Las obras y trabajos de la maquinaria continúan sobre la línea de zona federal marítimo terrestre hasta agotarla, sin ninguna pausa. Destruyendo la zona recreativa que pertenece a todos.
De acuerdo con los señalamientos públicos difundidos por ciudadanos y organizaciones locales, en el sitio siguen observándose maniobras con maquinaria pesada, colocación de cuerdas con anclajes y obras preliminares que, según denuncian, apuntan al montaje de un espigón o estructura similar sobre la franja costera. En paralelo, los inconformes advierten que estas acciones no solo modifican el entorno natural de la playa, sino que además representan un riesgo físico para quienes intentan ingresar o transitar por la zona, pues la presencia de materiales, amarres y puntos de sujeción podría provocar lesiones a visitantes y residentes.
La molestia social también se concentra en la omisión de la autoridad municipal, a la que diversos sectores acusan de mantenerse al margen de un problema que compromete el carácter público de la playa. Aunque el tema ya ha sido expuesto ante dependencias federales y ha motivado pronunciamientos ciudadanos, hasta el momento no se percibe una intervención firme desde el ámbito local para garantizar libre acceso, seguridad para las personas y protección del ecosistema costero. Esa ausencia institucional ha alimentado la percepción de que, en los hechos, se está permitiendo una ocupación progresiva de un espacio que pertenece a todos.
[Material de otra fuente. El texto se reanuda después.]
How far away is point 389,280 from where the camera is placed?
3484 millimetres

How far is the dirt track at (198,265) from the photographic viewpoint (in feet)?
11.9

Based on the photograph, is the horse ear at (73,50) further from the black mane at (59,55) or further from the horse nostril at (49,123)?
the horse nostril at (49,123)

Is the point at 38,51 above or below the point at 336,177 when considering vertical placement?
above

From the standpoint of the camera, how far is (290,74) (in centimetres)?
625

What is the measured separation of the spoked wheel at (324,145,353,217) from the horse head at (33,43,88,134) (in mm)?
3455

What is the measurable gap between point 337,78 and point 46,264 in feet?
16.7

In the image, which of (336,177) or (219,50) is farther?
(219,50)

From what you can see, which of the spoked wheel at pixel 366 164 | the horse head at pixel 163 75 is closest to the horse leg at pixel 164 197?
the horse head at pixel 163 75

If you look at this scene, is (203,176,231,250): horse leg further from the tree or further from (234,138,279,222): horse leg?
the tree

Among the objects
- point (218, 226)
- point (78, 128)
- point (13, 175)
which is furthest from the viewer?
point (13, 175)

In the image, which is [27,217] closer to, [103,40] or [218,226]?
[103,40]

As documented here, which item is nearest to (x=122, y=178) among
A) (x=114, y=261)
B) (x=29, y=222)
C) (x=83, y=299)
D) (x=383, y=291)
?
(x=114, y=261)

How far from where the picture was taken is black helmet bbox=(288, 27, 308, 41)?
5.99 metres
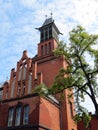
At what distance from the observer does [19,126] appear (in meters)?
17.6

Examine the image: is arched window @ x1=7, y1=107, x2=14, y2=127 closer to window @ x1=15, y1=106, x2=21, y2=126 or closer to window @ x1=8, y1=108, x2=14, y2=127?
window @ x1=8, y1=108, x2=14, y2=127

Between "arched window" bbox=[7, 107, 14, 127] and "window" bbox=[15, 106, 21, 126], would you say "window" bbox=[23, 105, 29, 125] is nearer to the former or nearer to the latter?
"window" bbox=[15, 106, 21, 126]

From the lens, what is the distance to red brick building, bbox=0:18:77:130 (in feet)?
59.7

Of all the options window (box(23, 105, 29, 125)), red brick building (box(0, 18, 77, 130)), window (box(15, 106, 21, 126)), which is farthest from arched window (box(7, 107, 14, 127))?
window (box(23, 105, 29, 125))

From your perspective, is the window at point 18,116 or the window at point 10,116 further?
the window at point 10,116

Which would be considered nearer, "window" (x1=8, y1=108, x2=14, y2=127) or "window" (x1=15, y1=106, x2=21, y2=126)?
"window" (x1=15, y1=106, x2=21, y2=126)

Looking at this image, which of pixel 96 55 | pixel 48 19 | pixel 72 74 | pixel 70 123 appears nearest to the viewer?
pixel 96 55

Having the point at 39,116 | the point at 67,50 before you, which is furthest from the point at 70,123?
the point at 67,50

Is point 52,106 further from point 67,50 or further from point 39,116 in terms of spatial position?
point 67,50

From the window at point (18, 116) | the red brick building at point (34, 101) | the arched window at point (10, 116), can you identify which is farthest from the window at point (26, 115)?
the arched window at point (10, 116)

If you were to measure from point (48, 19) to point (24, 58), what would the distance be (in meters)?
12.4

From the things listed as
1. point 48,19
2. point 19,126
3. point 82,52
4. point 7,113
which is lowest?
point 19,126

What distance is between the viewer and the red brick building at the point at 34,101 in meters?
18.2

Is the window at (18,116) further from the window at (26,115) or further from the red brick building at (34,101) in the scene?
the window at (26,115)
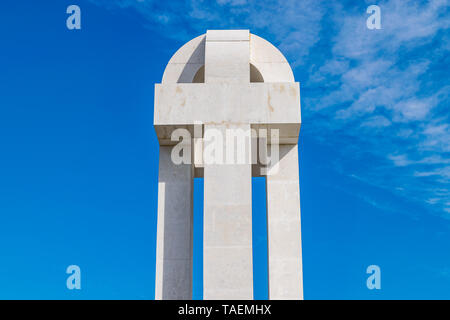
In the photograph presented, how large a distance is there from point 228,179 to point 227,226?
5.50 ft

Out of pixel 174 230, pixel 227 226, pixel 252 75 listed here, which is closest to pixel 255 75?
pixel 252 75

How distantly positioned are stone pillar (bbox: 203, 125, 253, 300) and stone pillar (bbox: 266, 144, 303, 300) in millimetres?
1557

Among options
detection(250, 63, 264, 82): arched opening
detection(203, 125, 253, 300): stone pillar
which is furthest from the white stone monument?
detection(250, 63, 264, 82): arched opening

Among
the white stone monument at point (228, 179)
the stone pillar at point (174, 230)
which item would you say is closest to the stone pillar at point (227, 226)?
the white stone monument at point (228, 179)

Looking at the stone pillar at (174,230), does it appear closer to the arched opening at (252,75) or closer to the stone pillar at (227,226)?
the stone pillar at (227,226)

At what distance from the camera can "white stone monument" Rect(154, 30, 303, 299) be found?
17578 mm

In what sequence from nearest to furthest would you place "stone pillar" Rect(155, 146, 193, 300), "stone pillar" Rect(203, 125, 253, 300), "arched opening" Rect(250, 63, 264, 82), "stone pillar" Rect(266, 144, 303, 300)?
"stone pillar" Rect(203, 125, 253, 300) < "stone pillar" Rect(266, 144, 303, 300) < "stone pillar" Rect(155, 146, 193, 300) < "arched opening" Rect(250, 63, 264, 82)

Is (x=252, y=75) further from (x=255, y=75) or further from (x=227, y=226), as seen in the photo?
(x=227, y=226)

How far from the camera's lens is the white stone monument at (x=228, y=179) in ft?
57.7

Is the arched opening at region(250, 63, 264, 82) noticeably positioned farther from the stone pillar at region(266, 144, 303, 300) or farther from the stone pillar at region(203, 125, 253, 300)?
the stone pillar at region(266, 144, 303, 300)

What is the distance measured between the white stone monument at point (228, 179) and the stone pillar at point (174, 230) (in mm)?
37
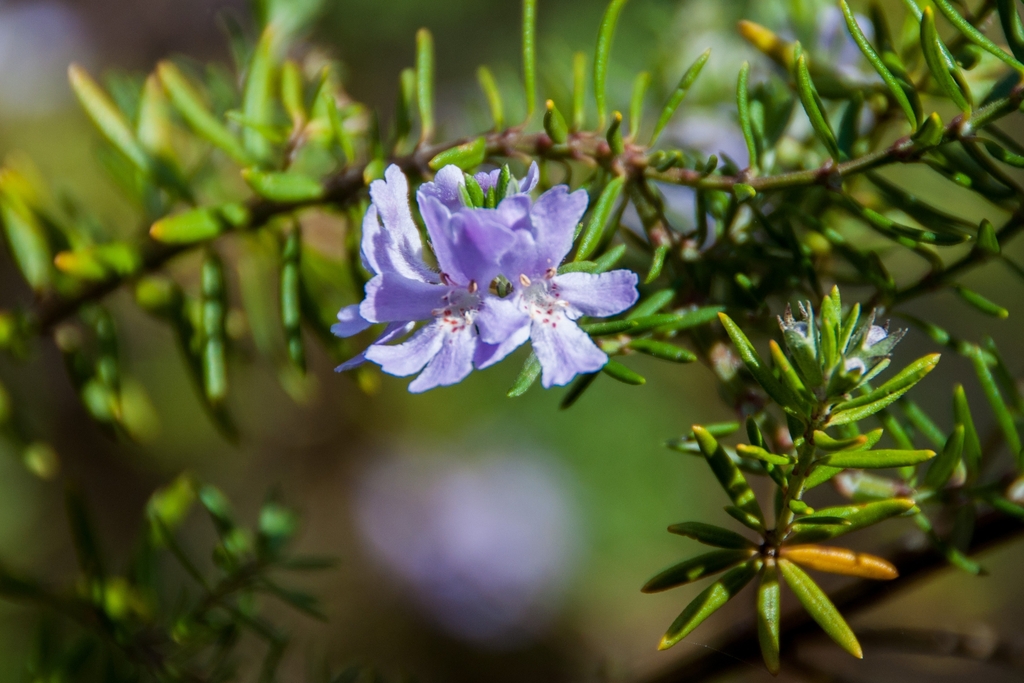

Para vecinos y activistas, lo que ocurre en Playa Cocinas no puede reducirse a una simple controversia entre particulares, sino que constituye un caso emblemático de cómo las playas públicas pueden ir cerrándose de manera paulatina mediante obras, obstáculos y restricciones de hecho. Sostienen que, aunque no exista una prohibición formal visible, la colocación de infraestructura, anclajes y delimitaciones termina por inhibir el uso libre del litoral, desplazar a la comunidad y favorecer una apropiación material de la costa.
En ese contexto, la exigencia ciudadana se mantiene: detener de inmediato las obras cuestionadas, transparentar permisos, aclarar el alcance real de la intervención y restituir condiciones seguras de acceso a Playa Cocinas. Mientras eso no ocurra, el conflicto seguirá creciendo como un símbolo de la disputa por el litoral de Punta de Mita, donde cada metro de playa intervenido refuerza el temor de que el acceso público al mar continúe reduciéndose ante la pasividad de las autoridades.
Pese a los múltiples videos virales a nivel nacional en redes sociales de personas que están exponiendo la situación, nada nuevo se ha logrado. Y playa Cocinas marcha con rumbo a pertenecer a privados.